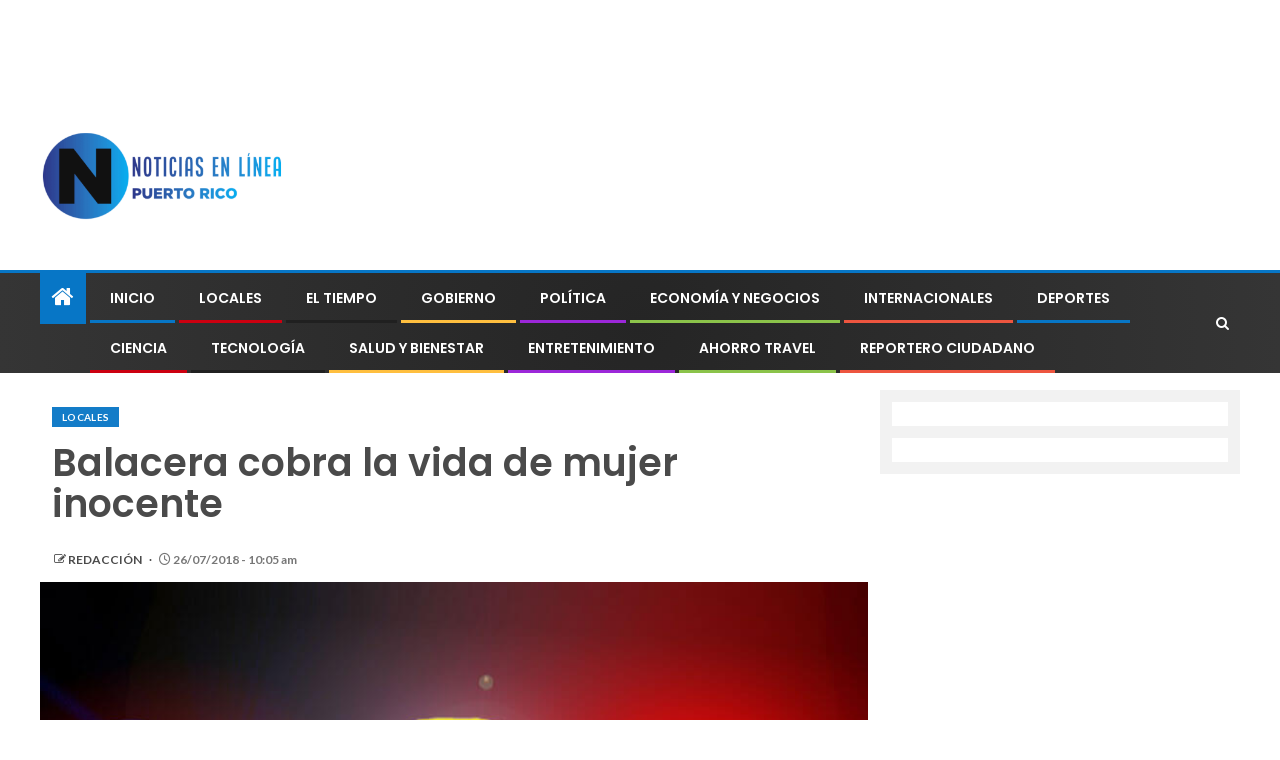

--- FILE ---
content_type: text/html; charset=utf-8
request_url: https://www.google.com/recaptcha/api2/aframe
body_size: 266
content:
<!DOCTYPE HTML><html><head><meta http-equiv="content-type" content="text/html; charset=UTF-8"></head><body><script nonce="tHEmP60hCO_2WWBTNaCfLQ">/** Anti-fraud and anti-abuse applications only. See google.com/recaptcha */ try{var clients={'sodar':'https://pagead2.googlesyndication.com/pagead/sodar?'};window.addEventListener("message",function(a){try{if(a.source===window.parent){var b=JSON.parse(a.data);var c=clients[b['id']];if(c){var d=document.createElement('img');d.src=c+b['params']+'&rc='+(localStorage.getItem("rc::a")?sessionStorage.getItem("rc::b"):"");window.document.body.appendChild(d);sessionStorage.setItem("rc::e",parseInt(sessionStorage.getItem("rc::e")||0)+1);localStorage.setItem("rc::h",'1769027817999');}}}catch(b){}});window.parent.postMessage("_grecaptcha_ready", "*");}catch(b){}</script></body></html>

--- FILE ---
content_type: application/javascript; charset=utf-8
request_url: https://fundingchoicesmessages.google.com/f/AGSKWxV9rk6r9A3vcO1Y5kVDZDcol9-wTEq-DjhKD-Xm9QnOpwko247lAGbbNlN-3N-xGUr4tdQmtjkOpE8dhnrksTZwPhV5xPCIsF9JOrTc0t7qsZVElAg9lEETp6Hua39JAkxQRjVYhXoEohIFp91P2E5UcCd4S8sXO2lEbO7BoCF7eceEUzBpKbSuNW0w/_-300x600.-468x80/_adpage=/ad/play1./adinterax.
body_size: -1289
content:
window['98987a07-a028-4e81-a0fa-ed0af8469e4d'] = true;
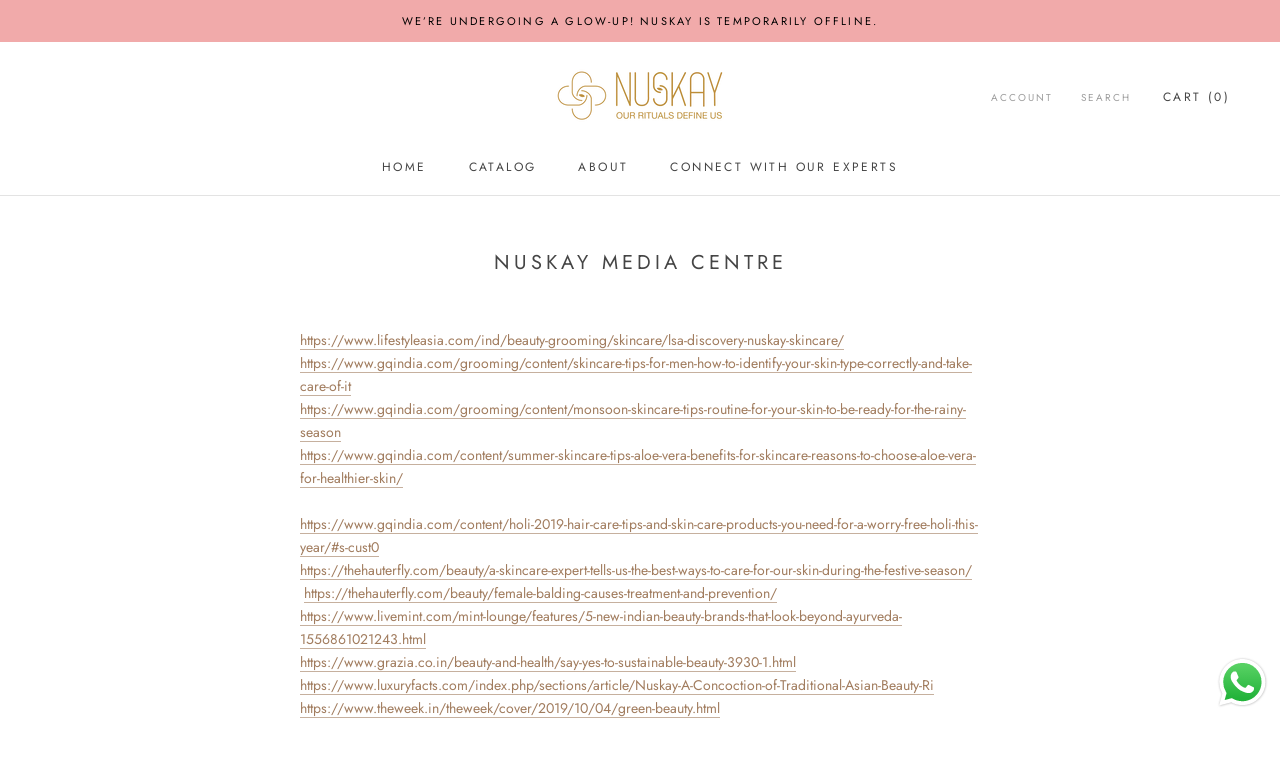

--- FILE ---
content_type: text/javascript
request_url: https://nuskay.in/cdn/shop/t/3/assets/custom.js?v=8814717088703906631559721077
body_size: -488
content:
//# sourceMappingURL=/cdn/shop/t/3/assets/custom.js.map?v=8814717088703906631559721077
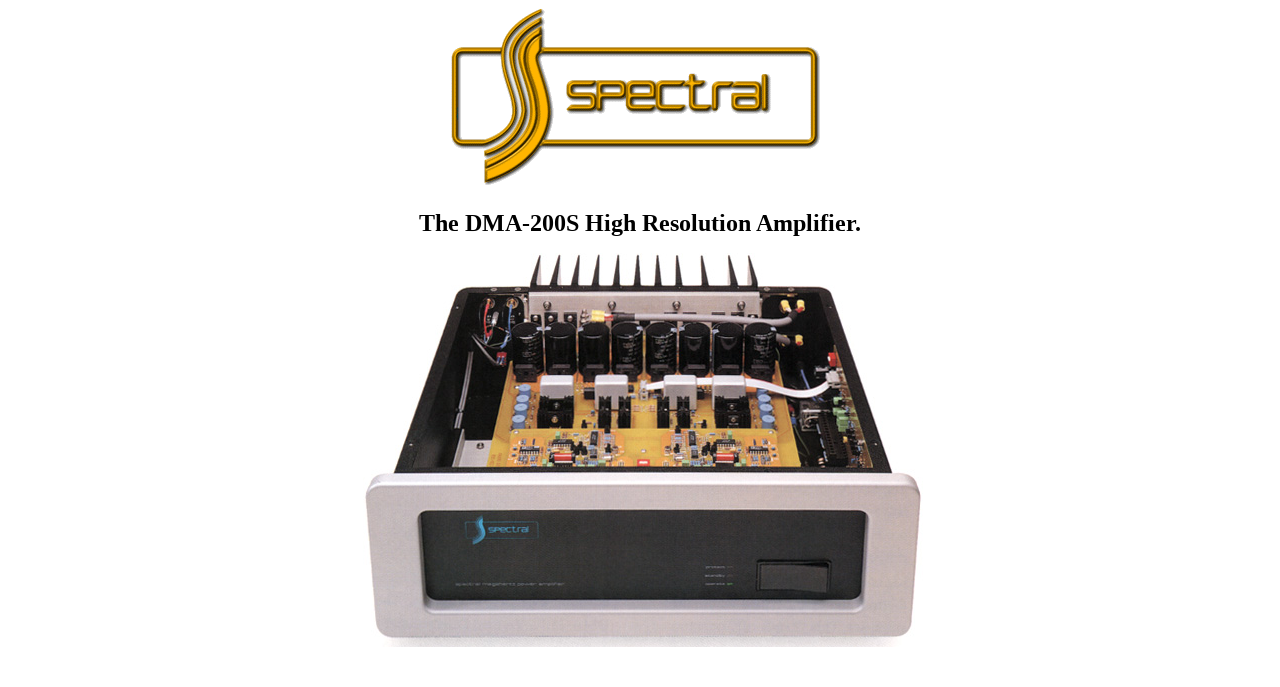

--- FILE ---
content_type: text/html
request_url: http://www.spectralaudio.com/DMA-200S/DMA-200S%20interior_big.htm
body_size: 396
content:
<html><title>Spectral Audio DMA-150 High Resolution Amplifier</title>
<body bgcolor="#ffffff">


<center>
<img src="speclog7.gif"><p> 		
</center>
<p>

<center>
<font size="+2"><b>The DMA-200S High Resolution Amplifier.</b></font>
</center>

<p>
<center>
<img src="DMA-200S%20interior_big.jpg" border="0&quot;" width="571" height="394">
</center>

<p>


--- --- ---

Assignment | Every line containing the string "shop" should be pulled from the listing and copied.

Answer below |
request_url: https://nuskay.in/cdn/shop/t/3/assets/custom.js?v=8814717088703906631559721077
//# sourceMappingURL=/cdn/shop/t/3/assets/custom.js.map?v=8814717088703906631559721077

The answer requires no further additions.